- [WHAT NEEDS TO BE DONE] Write the material out again exactly as it stands.
##### EXERCISE MATERIAL
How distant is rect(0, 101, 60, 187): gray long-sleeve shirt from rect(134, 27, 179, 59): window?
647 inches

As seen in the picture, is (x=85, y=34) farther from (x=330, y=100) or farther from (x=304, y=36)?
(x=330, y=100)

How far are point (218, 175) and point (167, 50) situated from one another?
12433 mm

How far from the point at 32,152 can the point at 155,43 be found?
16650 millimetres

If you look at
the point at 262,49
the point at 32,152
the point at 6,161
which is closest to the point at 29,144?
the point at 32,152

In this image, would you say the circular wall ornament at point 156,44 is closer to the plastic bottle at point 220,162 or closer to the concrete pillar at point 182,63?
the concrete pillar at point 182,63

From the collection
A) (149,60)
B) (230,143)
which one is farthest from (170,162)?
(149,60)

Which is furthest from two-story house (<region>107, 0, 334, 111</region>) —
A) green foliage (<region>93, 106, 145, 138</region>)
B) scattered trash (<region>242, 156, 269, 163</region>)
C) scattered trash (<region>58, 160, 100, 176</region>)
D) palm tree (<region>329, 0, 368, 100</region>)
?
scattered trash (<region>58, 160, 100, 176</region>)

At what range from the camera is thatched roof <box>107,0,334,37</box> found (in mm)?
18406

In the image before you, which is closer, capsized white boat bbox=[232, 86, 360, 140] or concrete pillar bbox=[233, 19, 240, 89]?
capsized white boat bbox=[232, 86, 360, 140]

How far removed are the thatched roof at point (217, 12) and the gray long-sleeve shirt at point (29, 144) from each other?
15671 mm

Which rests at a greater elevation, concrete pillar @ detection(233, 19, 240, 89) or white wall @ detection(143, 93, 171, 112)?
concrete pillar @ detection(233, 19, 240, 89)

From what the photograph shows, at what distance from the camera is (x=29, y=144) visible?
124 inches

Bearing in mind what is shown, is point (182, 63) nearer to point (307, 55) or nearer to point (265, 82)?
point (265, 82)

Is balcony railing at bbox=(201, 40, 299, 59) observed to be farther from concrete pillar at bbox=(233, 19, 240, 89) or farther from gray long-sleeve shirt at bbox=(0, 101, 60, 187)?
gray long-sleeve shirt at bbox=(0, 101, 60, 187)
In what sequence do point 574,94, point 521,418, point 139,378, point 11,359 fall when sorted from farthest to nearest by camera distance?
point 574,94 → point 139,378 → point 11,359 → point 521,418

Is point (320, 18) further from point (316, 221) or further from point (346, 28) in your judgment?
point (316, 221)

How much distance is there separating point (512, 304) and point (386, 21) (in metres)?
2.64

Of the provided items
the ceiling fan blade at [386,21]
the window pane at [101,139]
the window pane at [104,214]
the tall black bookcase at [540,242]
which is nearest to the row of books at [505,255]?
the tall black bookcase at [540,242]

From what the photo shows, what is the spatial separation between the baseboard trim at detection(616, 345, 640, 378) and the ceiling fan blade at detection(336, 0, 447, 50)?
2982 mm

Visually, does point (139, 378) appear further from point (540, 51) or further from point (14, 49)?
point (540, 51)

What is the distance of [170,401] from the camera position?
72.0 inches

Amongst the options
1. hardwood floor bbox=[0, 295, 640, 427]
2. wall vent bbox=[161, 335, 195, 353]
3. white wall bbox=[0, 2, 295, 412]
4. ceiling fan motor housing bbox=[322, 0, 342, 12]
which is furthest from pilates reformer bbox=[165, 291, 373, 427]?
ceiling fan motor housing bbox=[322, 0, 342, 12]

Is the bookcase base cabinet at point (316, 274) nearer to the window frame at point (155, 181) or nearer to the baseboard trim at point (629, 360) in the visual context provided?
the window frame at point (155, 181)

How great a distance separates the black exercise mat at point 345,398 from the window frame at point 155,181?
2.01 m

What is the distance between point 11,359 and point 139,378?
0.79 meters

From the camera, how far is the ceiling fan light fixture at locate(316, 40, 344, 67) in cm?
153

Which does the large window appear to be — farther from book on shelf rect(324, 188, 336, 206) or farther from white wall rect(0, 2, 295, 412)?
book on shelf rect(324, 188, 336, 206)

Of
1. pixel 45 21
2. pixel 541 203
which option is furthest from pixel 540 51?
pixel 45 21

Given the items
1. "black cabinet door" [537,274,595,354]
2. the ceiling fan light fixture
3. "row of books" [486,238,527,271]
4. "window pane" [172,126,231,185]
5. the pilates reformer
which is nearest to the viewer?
##########
- [RESPONSE BELOW]
How distant is rect(0, 101, 60, 187): gray long-sleeve shirt from rect(134, 27, 179, 59): window?
647 inches

As seen in the picture, is (x=85, y=34) farther from (x=330, y=100) or farther from (x=304, y=36)?
(x=330, y=100)

How far are point (218, 175) and point (167, 50) situated from one another?
12433 mm

How far from the point at 32,152 can the point at 155,43 be found?
16650 millimetres

If you look at
the point at 262,49
the point at 32,152
the point at 6,161
which is closest to the point at 29,144?
the point at 32,152

In this image, would you say the circular wall ornament at point 156,44 is closer to the plastic bottle at point 220,162 or closer to the concrete pillar at point 182,63?
the concrete pillar at point 182,63

From the collection
A) (149,60)
B) (230,143)
which one is farthest from (170,162)?
(149,60)

Which is furthest from two-story house (<region>107, 0, 334, 111</region>) —
A) green foliage (<region>93, 106, 145, 138</region>)
B) scattered trash (<region>242, 156, 269, 163</region>)
C) scattered trash (<region>58, 160, 100, 176</region>)
D) palm tree (<region>329, 0, 368, 100</region>)
?
scattered trash (<region>58, 160, 100, 176</region>)

At what range from the camera is thatched roof <box>107,0,334,37</box> found (in mm)?
18406

In the image before you, which is closer, capsized white boat bbox=[232, 86, 360, 140] or concrete pillar bbox=[233, 19, 240, 89]?
capsized white boat bbox=[232, 86, 360, 140]

How far removed are the thatched roof at point (217, 12) and the gray long-sleeve shirt at point (29, 144) from each other?
15671 mm

Which rests at a greater elevation, concrete pillar @ detection(233, 19, 240, 89) or white wall @ detection(143, 93, 171, 112)?
concrete pillar @ detection(233, 19, 240, 89)

From what the photograph shows, at what distance from the camera is (x=29, y=144) visible?
124 inches

Bearing in mind what is shown, is point (182, 63) nearer to point (307, 55) or nearer to point (265, 82)?
point (265, 82)

Is balcony railing at bbox=(201, 40, 299, 59) observed to be farther from concrete pillar at bbox=(233, 19, 240, 89) or farther from gray long-sleeve shirt at bbox=(0, 101, 60, 187)?
gray long-sleeve shirt at bbox=(0, 101, 60, 187)
In what sequence do point 574,94, point 521,418, point 139,378, point 11,359 fall when sorted from farthest to nearest by camera distance?
point 574,94 → point 139,378 → point 11,359 → point 521,418

Is point (320, 18) further from point (316, 221) or further from point (346, 28) in your judgment?
point (316, 221)

How much distance is there separating point (512, 304) and point (386, 21) (in metres)?
2.64

Of the provided items
the ceiling fan blade at [386,21]
the window pane at [101,139]
the window pane at [104,214]
the tall black bookcase at [540,242]
which is nearest to the row of books at [505,255]?
the tall black bookcase at [540,242]

From what the photo shows, what is the spatial separation between the baseboard trim at detection(616, 345, 640, 378) and the ceiling fan blade at detection(336, 0, 447, 50)?
2982 mm

Visually, does point (139, 378) appear further from point (540, 51) or further from point (14, 49)?
point (540, 51)

What is the distance of [170,401] from the camera position?
72.0 inches

Amongst the options
1. hardwood floor bbox=[0, 295, 640, 427]
2. wall vent bbox=[161, 335, 195, 353]
3. white wall bbox=[0, 2, 295, 412]
4. ceiling fan motor housing bbox=[322, 0, 342, 12]
which is furthest from pilates reformer bbox=[165, 291, 373, 427]?
ceiling fan motor housing bbox=[322, 0, 342, 12]

Is the bookcase base cabinet at point (316, 274) nearer to the window frame at point (155, 181) or nearer to the baseboard trim at point (629, 360) in the visual context provided?
the window frame at point (155, 181)

How great a distance separates the black exercise mat at point 345,398 from the window frame at point 155,181?
2.01 m

What is the distance between point 11,359 and point 139,378?
0.79 meters

From the camera, how far is the ceiling fan light fixture at locate(316, 40, 344, 67) in cm?
153

Which does the large window appear to be — farther from book on shelf rect(324, 188, 336, 206) or farther from white wall rect(0, 2, 295, 412)?
book on shelf rect(324, 188, 336, 206)

Of
1. pixel 45 21
2. pixel 541 203
which option is furthest from pixel 540 51?
pixel 45 21

Given the items
1. "black cabinet door" [537,274,595,354]
2. the ceiling fan light fixture
3. "row of books" [486,238,527,271]
4. "window pane" [172,126,231,185]
5. the pilates reformer
which is nearest to the viewer?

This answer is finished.